Funkcjonowanie w harmonii i w myśl tego, co dla naszej skóry najbardziej odpowiednie – to postawa od lat bliska większości kosmetologów i dermatologów. W tym przypadku wymyślenie określenia skin streamingu jako nurtu popularyzującego tę postawę, zdecydowanie godne jest przyklaśnięcia. Wśród różnych, nieraz budzących wątpliwości socialmediowych trendów, akurat ten – podobnie jak skin minimalism czy skin cycling – jest dla naszej skóry naprawdę korzystny.

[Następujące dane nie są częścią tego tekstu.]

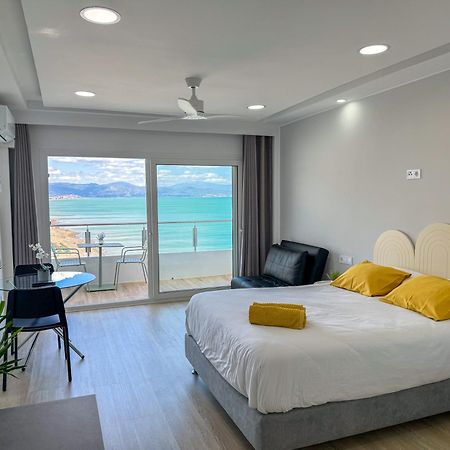 דירות Spectacular Sea Views טורמולינוס מראה חיצוני תמונה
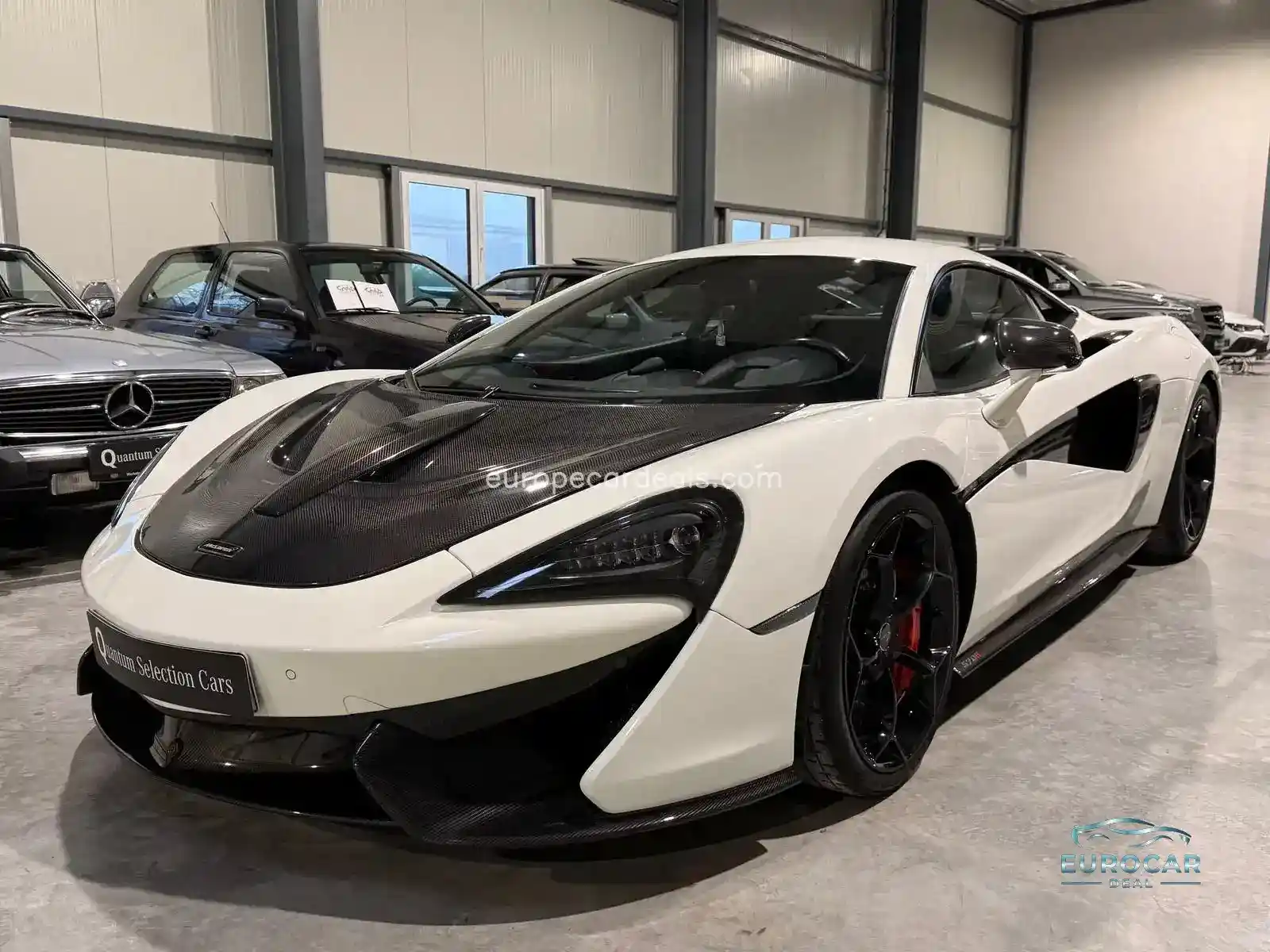 McLaren 570S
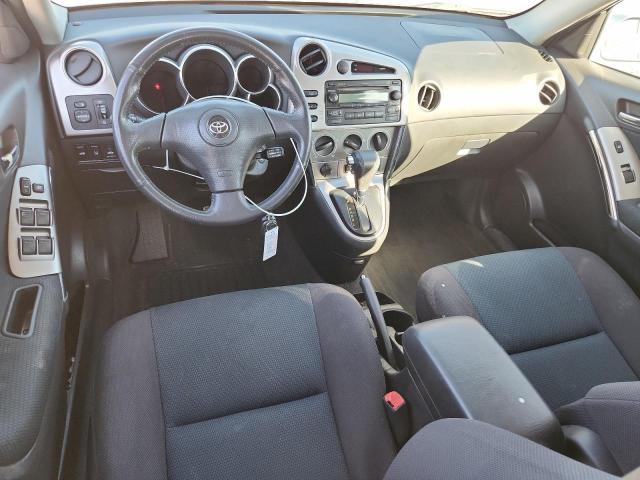 2T1KR32E45C322047 - 2005 TOYOTA COROLLA MA XR SILVER photo 8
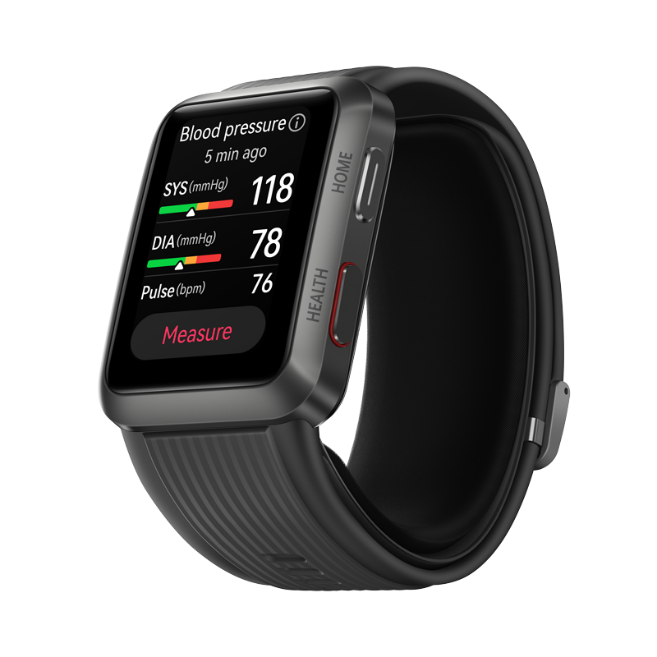 Huawei Watch D Dijual 1 September, Pengidap Hipertensi Wajib Punya!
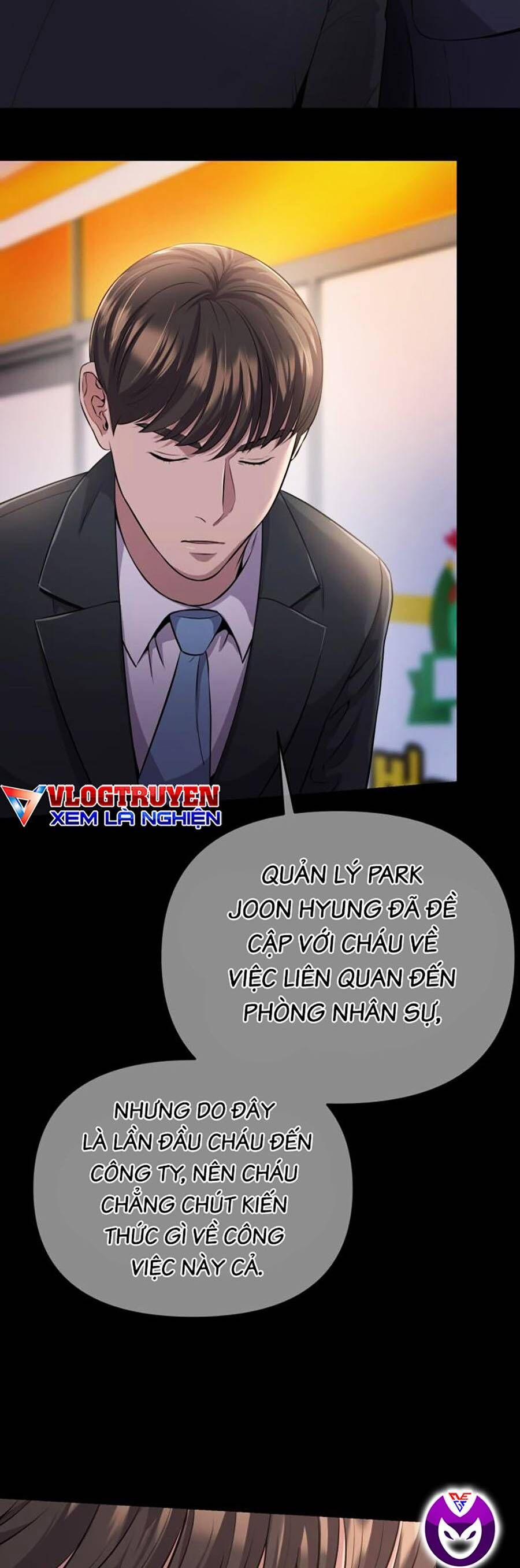 Nhân Viên Thực Tập Kim Cheolsu 5 trang 37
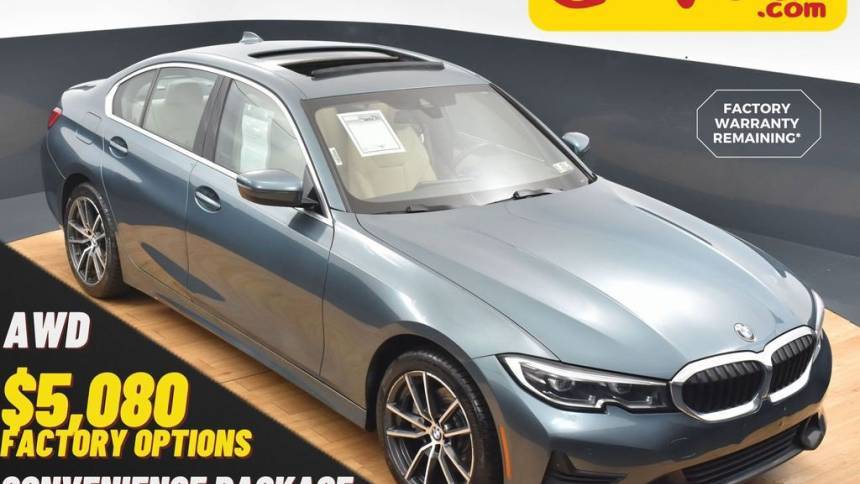 2021 BMW 3 Series 330i — Sedan — 52,981 mi — Trooper, PA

Mgr Dagmara Nowak-Barańska / Materiały prasowe / materiał prasowy

Mgr Dagmara Nowak-Barańska jest kosmetologiem, podologiem, założycielką Beauty Lounge – miejsca oferującego zabiegi z zakresu medycyny estetycznej, kosmetologii i podologii. Ukończyła studia magisterskie na kierunku kosmetologicznym Collegium Medicum Uniwersytetu Jagiellońskiego w Krakowie oraz studia podyplomowe w Krakowskiej Wyższej Szkole Promocji Zdrowia z zakresu podologii.